• _Passage_
********************

BIA/Kelsey: ’18 Local TV Ad Rev To Hit $20.8B

Broadcast TV continues as second largest local advertising medium (after direct mail) with 13.8% of predicted $151.2 billion in total local ad spend. Next is mobile at $19 billion or 13%. The total is up 5.2% from this year, the largest annual increase in five years.

BIA/Kelsey’s new U.S. Local Advertising Forecast 2018 projects total local advertising revenue in the U.S. will reach $151.2 billion in 2018, up from $140.9 billion this year, representing a growth rate of 5.2%. Traditional media will comprise 64.7% of the revenue, with online/digital securing 35.3%.

Local television continues as second largest category (after direct mail) at 13.8% of that $151.2 billion total ($20.8 billion). It also continues to be the largest player (more than 60%) in the local video advertising market. Revenue growth within the total local video advertising segment will come from local mobile video (growing to more than $1 billion) and local online video (increasing to more than $2 billion).

********************

• _Supplied material_
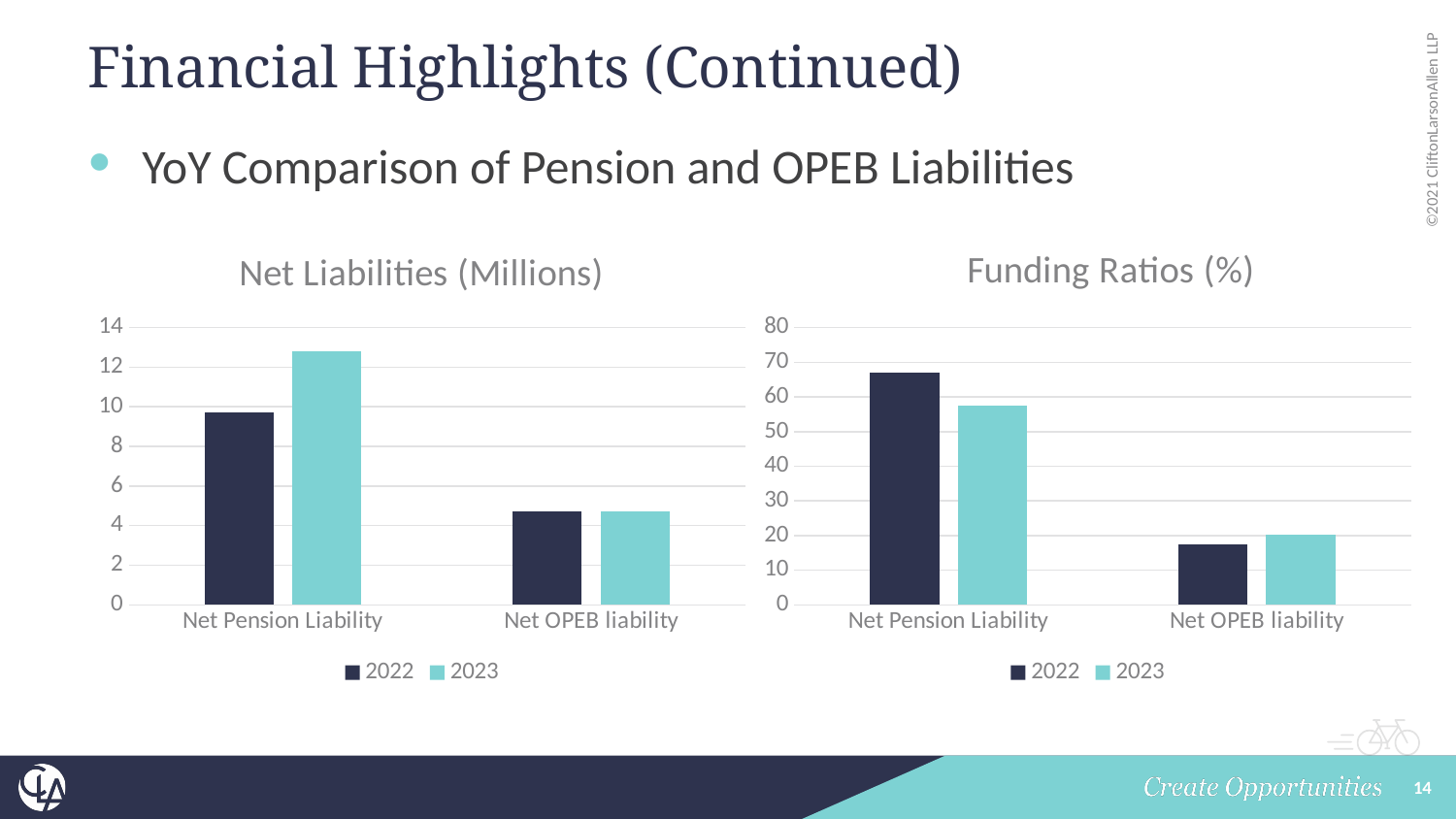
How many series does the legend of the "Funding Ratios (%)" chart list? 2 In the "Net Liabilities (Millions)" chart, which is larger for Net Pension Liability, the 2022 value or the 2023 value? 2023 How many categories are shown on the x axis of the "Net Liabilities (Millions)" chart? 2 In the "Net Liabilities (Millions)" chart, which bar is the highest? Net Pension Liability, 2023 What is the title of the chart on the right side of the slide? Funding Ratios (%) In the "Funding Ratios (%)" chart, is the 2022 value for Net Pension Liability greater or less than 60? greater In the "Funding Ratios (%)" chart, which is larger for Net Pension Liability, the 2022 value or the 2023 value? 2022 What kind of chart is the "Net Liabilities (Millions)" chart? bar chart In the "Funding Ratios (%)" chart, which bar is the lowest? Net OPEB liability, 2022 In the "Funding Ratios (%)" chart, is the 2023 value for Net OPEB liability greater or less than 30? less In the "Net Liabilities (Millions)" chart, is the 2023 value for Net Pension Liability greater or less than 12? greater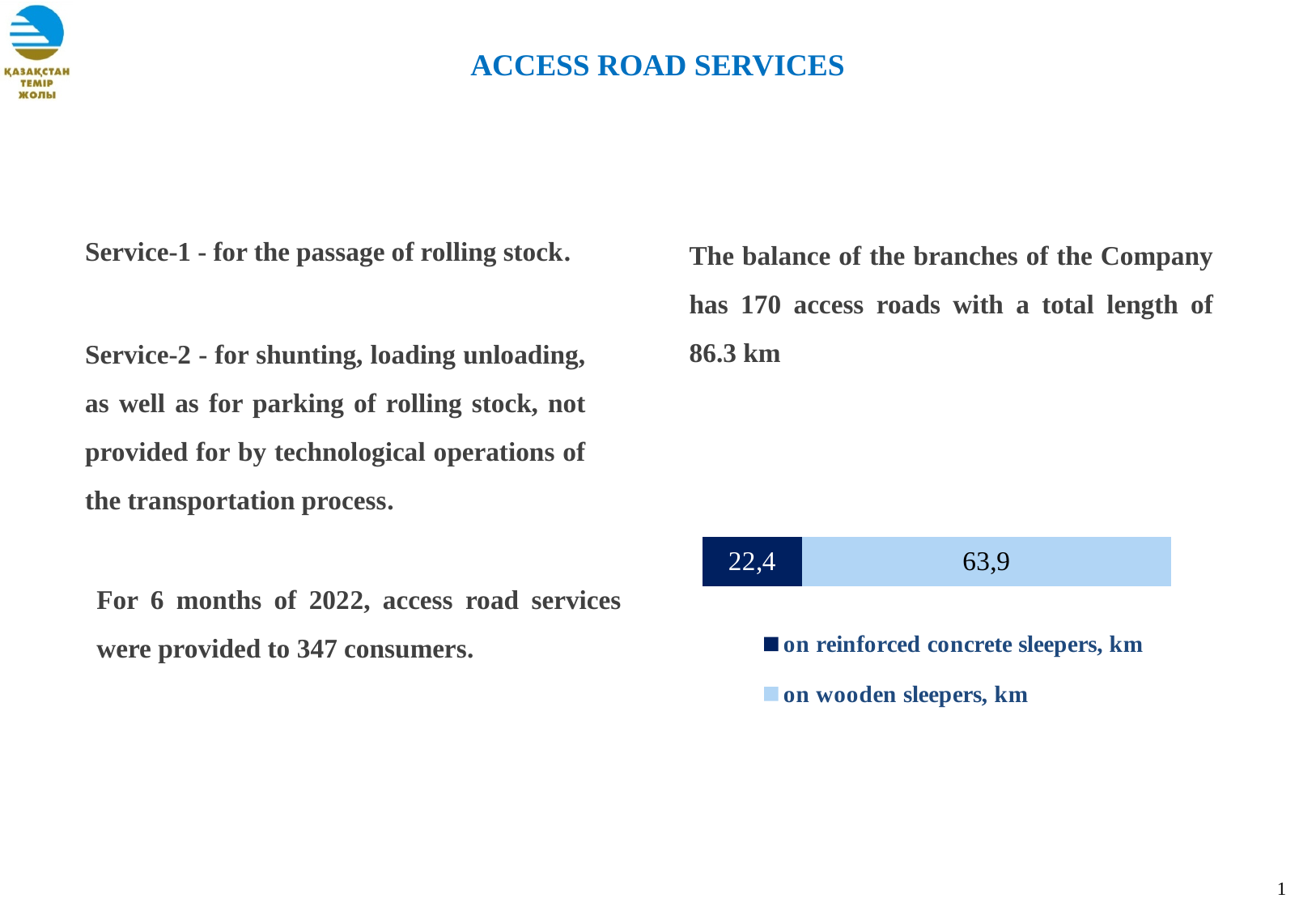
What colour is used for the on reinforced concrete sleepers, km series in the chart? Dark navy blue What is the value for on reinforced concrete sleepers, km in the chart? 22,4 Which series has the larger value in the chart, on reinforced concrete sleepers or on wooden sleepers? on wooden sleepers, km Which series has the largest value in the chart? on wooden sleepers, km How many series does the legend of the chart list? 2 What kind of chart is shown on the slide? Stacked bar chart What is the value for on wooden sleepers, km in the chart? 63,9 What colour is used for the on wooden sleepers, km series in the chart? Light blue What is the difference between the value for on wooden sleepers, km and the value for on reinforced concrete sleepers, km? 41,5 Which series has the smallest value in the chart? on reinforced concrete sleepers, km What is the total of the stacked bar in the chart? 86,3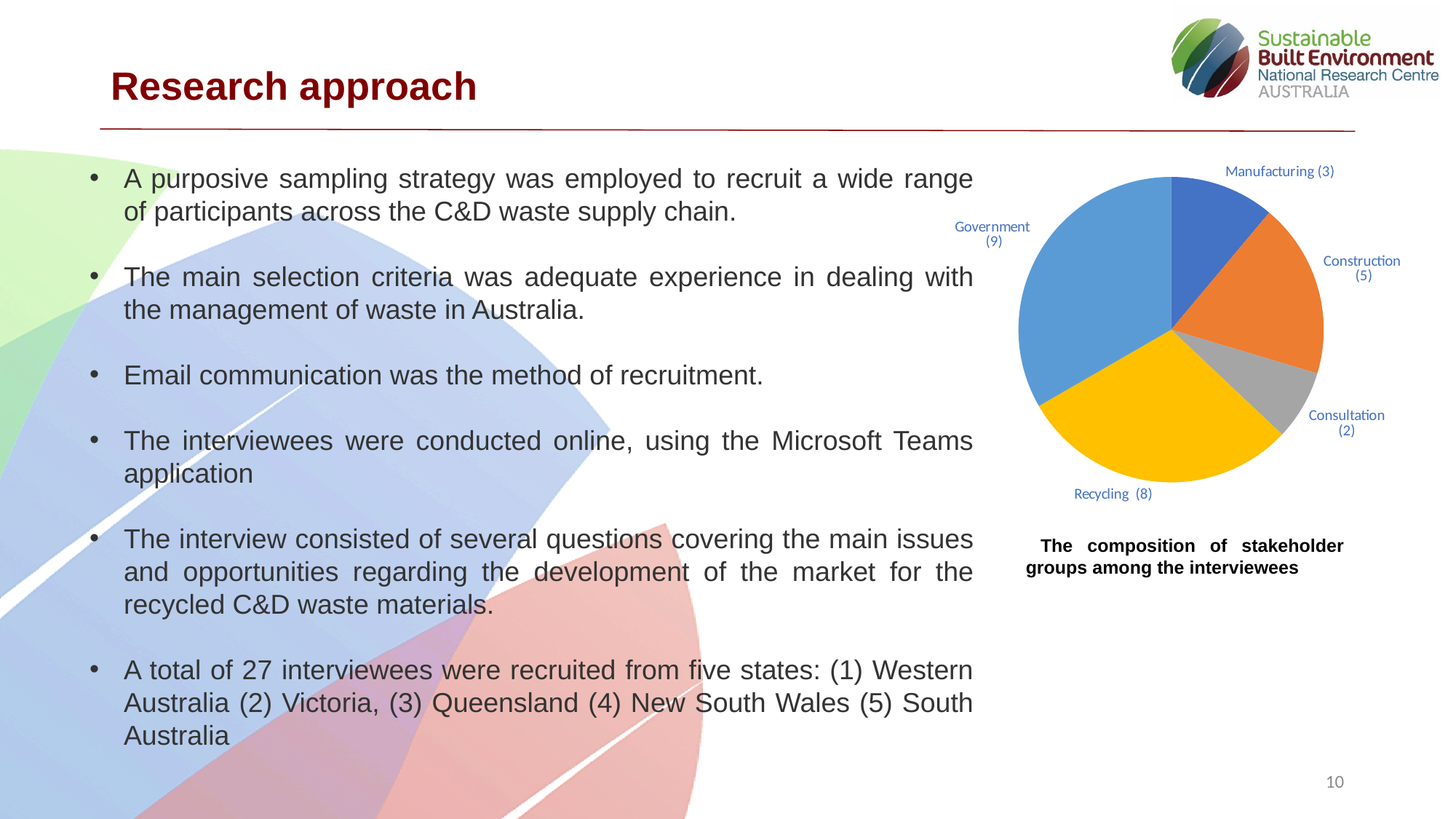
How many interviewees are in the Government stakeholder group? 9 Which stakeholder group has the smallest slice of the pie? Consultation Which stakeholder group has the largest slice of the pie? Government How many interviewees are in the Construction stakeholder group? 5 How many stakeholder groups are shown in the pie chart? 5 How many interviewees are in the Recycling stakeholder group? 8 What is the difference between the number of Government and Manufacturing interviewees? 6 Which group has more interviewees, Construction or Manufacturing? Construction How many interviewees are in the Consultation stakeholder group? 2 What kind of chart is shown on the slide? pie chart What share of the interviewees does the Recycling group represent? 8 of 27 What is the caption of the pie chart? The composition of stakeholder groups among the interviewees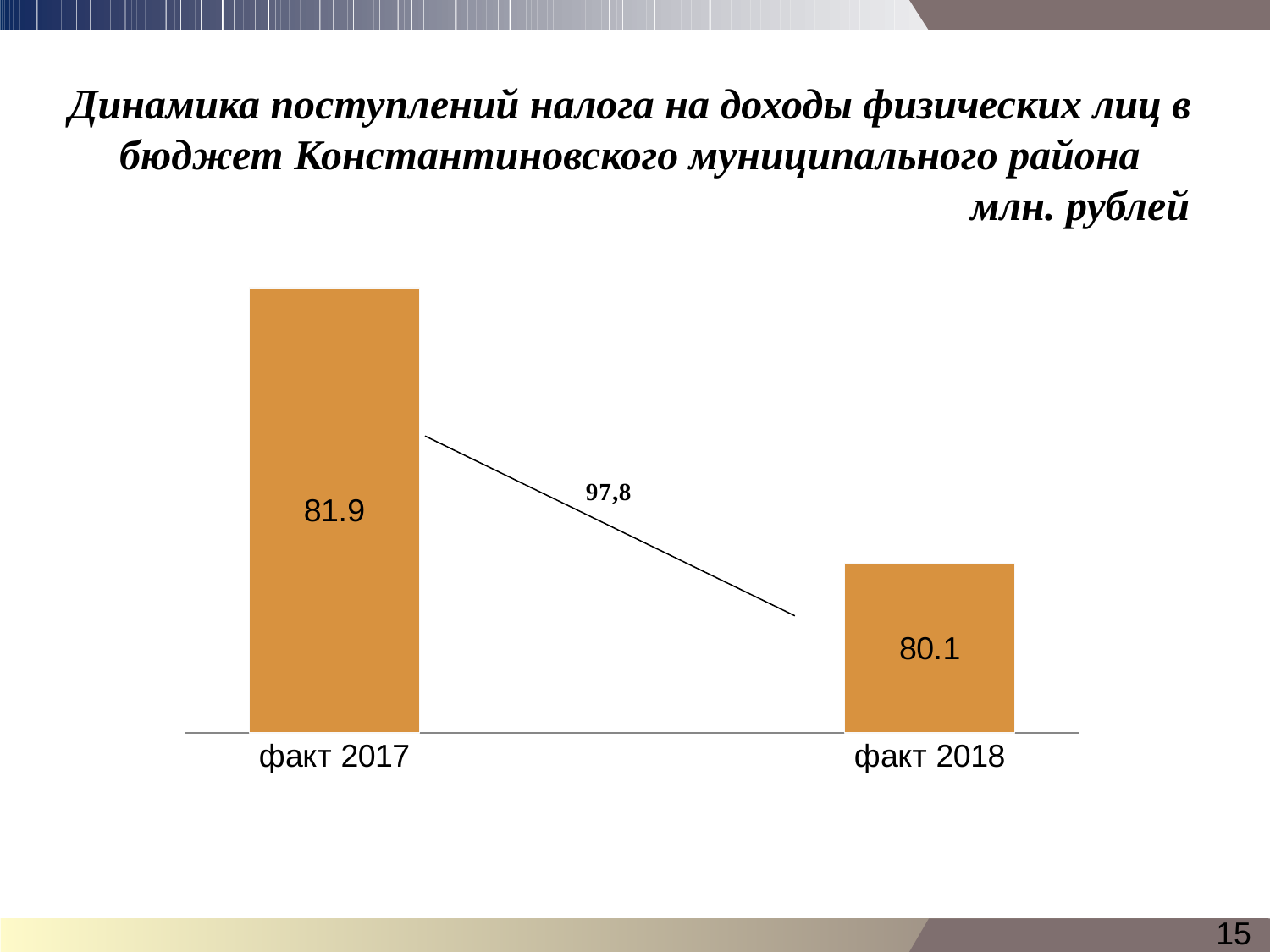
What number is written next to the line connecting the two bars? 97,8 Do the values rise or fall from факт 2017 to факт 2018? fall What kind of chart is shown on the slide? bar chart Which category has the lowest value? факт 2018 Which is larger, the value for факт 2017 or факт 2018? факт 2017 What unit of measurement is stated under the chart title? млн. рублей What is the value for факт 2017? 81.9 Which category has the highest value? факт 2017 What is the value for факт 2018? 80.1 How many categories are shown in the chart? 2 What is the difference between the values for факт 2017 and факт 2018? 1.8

********************

• _Problem A_
From the local advertising forecast, reproduce the passage that begins with the words "BIA/Kelsey: ’18 Local" and stops after the words "online/digital securing 35.3%.".
• _Problem B_
Answer these questions from the local advertising forecast:
(i) What amount and share of total local ad spend are given for mobile?
(ii) What share of 2018 local advertising revenue will online/digital secure?
(iii) To more than what amount will local online video increase?

• _Problem solution A_
BIA/Kelsey: ’18 Local TV Ad Rev To Hit $20.8B

Broadcast TV continues as second largest local advertising medium (after direct mail) with 13.8% of predicted $151.2 billion in total local ad spend. Next is mobile at $19 billion or 13%. The total is up 5.2% from this year, the largest annual increase in five years.

BIA/Kelsey’s new U.S. Local Advertising Forecast 2018 projects total local advertising revenue in the U.S. will reach $151.2 billion in 2018, up from $140.9 billion this year, representing a growth rate of 5.2%. Traditional media will comprise 64.7% of the revenue, with online/digital securing 35.3%.

• _Problem solution B_
(i) $19 billion, or 13%
(ii) 35.3%
(iii) More than $2 billion